▶ **EXERCISE BRIEF**: The answer is all of the data, repeated exactly.

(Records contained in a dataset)
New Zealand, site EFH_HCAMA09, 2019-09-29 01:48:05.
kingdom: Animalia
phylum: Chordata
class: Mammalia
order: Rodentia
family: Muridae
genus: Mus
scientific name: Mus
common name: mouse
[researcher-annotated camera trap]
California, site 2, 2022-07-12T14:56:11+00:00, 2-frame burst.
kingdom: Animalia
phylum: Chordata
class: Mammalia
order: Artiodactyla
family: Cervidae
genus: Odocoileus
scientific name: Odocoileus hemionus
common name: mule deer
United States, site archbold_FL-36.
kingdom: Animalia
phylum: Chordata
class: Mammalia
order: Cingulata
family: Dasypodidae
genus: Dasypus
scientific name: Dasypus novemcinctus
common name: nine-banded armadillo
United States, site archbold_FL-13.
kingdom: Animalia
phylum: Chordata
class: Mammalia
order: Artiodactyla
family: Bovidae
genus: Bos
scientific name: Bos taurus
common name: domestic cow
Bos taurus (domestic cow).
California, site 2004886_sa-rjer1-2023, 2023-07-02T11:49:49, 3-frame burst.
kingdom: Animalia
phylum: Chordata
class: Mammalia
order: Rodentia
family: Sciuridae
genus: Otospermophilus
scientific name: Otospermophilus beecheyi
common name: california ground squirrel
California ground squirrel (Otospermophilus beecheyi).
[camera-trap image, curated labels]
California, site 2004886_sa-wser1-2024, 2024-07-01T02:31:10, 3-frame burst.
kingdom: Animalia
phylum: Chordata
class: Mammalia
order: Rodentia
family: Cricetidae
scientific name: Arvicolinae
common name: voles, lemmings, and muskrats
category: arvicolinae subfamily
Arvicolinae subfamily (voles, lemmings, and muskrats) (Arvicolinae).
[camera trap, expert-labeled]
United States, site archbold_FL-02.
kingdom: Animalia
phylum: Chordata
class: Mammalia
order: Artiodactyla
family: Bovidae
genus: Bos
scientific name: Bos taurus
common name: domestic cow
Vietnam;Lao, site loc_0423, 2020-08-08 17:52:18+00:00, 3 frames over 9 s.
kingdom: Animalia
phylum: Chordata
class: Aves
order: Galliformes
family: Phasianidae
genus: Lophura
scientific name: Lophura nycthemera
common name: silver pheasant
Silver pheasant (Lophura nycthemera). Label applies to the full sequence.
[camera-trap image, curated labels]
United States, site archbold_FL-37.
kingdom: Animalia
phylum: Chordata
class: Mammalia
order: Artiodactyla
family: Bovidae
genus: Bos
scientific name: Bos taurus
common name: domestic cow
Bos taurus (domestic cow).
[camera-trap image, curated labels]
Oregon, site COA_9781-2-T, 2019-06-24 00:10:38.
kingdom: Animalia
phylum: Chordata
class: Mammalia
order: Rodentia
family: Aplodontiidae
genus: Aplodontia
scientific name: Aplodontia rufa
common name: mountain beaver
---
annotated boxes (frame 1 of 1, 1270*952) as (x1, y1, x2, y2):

▶ **EXERCISE RESULT**:
New Zealand, site EFH_HCAMA09, 2019-09-29 01:48:05.
kingdom: Animalia
phylum: Chordata
class: Mammalia
order: Rodentia
family: Muridae
genus: Mus
scientific name: Mus
common name: mouse
[researcher-annotated camera trap]
California, site 2, 2022-07-12T14:56:11+00:00, 2-frame burst.
kingdom: Animalia
phylum: Chordata
class: Mammalia
order: Artiodactyla
family: Cervidae
genus: Odocoileus
scientific name: Odocoileus hemionus
common name: mule deer
United States, site archbold_FL-36.
kingdom: Animalia
phylum: Chordata
class: Mammalia
order: Cingulata
family: Dasypodidae
genus: Dasypus
scientific name: Dasypus novemcinctus
common name: nine-banded armadillo
United States, site archbold_FL-13.
kingdom: Animalia
phylum: Chordata
class: Mammalia
order: Artiodactyla
family: Bovidae
genus: Bos
scientific name: Bos taurus
common name: domestic cow
Bos taurus (domestic cow).
California, site 2004886_sa-rjer1-2023, 2023-07-02T11:49:49, 3-frame burst.
kingdom: Animalia
phylum: Chordata
class: Mammalia
order: Rodentia
family: Sciuridae
genus: Otospermophilus
scientific name: Otospermophilus beecheyi
common name: california ground squirrel
California ground squirrel (Otospermophilus beecheyi).
[camera-trap image, curated labels]
California, site 2004886_sa-wser1-2024, 2024-07-01T02:31:10, 3-frame burst.
kingdom: Animalia
phylum: Chordata
class: Mammalia
order: Rodentia
family: Cricetidae
scientific name: Arvicolinae
common name: voles, lemmings, and muskrats
category: arvicolinae subfamily
Arvicolinae subfamily (voles, lemmings, and muskrats) (Arvicolinae).
[camera trap, expert-labeled]
United States, site archbold_FL-02.
kingdom: Animalia
phylum: Chordata
class: Mammalia
order: Artiodactyla
family: Bovidae
genus: Bos
scientific name: Bos taurus
common name: domestic cow
Vietnam;Lao, site loc_0423, 2020-08-08 17:52:18+00:00, 3 frames over 9 s.
kingdom: Animalia
phylum: Chordata
class: Aves
order: Galliformes
family: Phasianidae
genus: Lophura
scientific name: Lophura nycthemera
common name: silver pheasant
Silver pheasant (Lophura nycthemera). Label applies to the full sequence.
[camera-trap image, curated labels]
United States, site archbold_FL-37.
kingdom: Animalia
phylum: Chordata
class: Mammalia
order: Artiodactyla
family: Bovidae
genus: Bos
scientific name: Bos taurus
common name: domestic cow
Bos taurus (domestic cow).
[camera-trap image, curated labels]
Oregon, site COA_9781-2-T, 2019-06-24 00:10:38.
kingdom: Animalia
phylum: Chordata
class: Mammalia
order: Rodentia
family: Aplodontiidae
genus: Aplodontia
scientific name: Aplodontia rufa
common name: mountain beaver
---
annotated boxes (frame 1 of 1, 1270*952) as (x1, y1, x2, y2):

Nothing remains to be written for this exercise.